DIRECTIVE 1 -> Please count how many lines of the records contain the string "tree", treating uppercase and lowercase as different. Reply with the number only.

**** ARTICLE ****

Los Angeles (AP) ~ Edwin Gray, a
self-educated inventor, says he has designed a car motor that needs no
fuel. Hundreds of investors have put their money on it.
But local authorities have charged
him with bilking his believers out of thousands of dollars. A specialist
in energy engineering saw the prototype motor and said if it worked, "it
would violate all the laws of physics"
In the eyes of Gray's supporters,
it is a case of a small-time inventor being harassed because he is on the
trail of a revolutionary idea that challenges the auto establishment.
If allowed to develop his invention,
Gray said, "This motor will probably replace most motor power in the very
near future."
Claims for the device have varied
over the past four years, according to the Los Angeles County district
attorney's office, but essentially it has been described as an electromagnetic
motor" that is started by a set of batteries, then runs virtually on its
own and puts energy back into the batteries --- enough so that they need
charging only infrequently.
"If it did what he says it would
violate all the laws of physics", said Donald Cronin, a staff scientist
at TRW Systems, Inc., who watched a test of the motor about a year ago.
"It ran for about 10 seconds and
then everything blew", he said. "A group of scientists from a big research
firm in Japan had come with an elaborate amount of equipment --- gauges,
instruments, and TV cameras --- and were ready to sign a letter of intent.
After the test, they packed it all up and went back to Japan."

****

DIRECTIVE 2 -> Carry on the news story about Edwin Gray's fuel-free motor, picking up right after its final sentence.

**** DATASET RECORDS ****

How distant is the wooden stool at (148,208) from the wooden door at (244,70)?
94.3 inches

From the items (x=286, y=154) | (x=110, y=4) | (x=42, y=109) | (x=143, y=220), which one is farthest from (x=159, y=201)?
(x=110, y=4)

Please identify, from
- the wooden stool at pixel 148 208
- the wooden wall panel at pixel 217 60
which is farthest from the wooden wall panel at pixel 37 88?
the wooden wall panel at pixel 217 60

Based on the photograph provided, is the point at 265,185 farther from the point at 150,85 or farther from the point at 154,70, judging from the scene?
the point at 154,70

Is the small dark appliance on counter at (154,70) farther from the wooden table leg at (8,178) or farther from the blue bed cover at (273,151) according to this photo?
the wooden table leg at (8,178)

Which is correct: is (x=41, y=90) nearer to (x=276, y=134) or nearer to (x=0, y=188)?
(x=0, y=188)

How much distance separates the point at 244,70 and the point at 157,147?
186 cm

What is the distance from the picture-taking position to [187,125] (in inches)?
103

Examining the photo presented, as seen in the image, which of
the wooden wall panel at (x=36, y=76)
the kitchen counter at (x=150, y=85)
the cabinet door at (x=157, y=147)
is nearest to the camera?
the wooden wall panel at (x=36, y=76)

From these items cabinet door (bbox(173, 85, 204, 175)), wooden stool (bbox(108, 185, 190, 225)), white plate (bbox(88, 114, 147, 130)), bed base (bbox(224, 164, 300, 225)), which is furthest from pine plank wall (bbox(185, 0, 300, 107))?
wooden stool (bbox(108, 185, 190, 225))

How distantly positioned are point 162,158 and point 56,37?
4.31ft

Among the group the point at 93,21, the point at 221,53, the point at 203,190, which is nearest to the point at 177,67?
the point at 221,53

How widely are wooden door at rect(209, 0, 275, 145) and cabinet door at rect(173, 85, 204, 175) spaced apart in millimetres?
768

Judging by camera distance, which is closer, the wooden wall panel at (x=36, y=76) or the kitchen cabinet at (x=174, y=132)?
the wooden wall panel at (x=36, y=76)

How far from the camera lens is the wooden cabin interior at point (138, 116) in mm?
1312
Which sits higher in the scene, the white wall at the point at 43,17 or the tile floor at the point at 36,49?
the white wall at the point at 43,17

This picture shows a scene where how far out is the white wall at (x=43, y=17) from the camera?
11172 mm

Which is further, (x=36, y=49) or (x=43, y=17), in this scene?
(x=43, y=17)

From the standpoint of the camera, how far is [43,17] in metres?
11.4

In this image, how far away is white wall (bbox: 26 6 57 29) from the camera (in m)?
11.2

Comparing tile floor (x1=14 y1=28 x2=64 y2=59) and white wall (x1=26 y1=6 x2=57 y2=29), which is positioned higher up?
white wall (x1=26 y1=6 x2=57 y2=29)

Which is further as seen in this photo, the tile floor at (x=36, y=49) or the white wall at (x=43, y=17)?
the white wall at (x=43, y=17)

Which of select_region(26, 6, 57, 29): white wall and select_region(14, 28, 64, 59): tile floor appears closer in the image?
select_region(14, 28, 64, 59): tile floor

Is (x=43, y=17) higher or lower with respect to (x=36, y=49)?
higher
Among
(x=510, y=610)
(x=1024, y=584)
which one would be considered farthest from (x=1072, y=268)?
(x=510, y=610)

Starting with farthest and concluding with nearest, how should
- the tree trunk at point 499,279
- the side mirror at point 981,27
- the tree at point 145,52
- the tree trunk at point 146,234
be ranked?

****

RESPONSE 1 -> 3

RESPONSE 2 ->
Gray, 50, says he has been toying
with the idea for such an engine since he was 7 years old. He is almost
boastful about his lack of scientific training.
"The technical people tell me that
if I had a technical background I wouldn't have come up with a motor like
this", he says.
Gray began selling shares in his
invention in 1971 and attracted some 800 shareholders. Last July investigators
from the district attorney's office seized the prototype engine, plans,
drawings and bookkeeping records. It was not until May that charges were
filed against gray --- one count of conspiracy to commit grand theft, eight
counts of grand theft, and three counts of a securities violation.
Gray's attorneys' cite the 10-month
delay as one sign of harassment. A national tabloid newspaper attacked
the D.A.'s office for its "behind-the-scenes suppression of one man's effort
to help mankind".
This kind of talk frustrates the
investigators, who see themselves as acting to protect lay investors who
aren't able to distinguish a technically complicated fraud from a valid
research effort.
Edwin Gray must be persuasive, though:
two investigators from the D.A.'s office "went down to see and got hustled
themselves --- they invested money of their own for a while, but later
got it back", said Deputy D.A. Mitchell Harris.
As to why the case has taken so long
to prosecute, authorities say that, in the first place, it has been hard
to find investors willing to press charges.
The D.A.'s office also points out
that the investigators were busy with other cases they considered more
pressing, and this kept them form wrapping up the gray investigation.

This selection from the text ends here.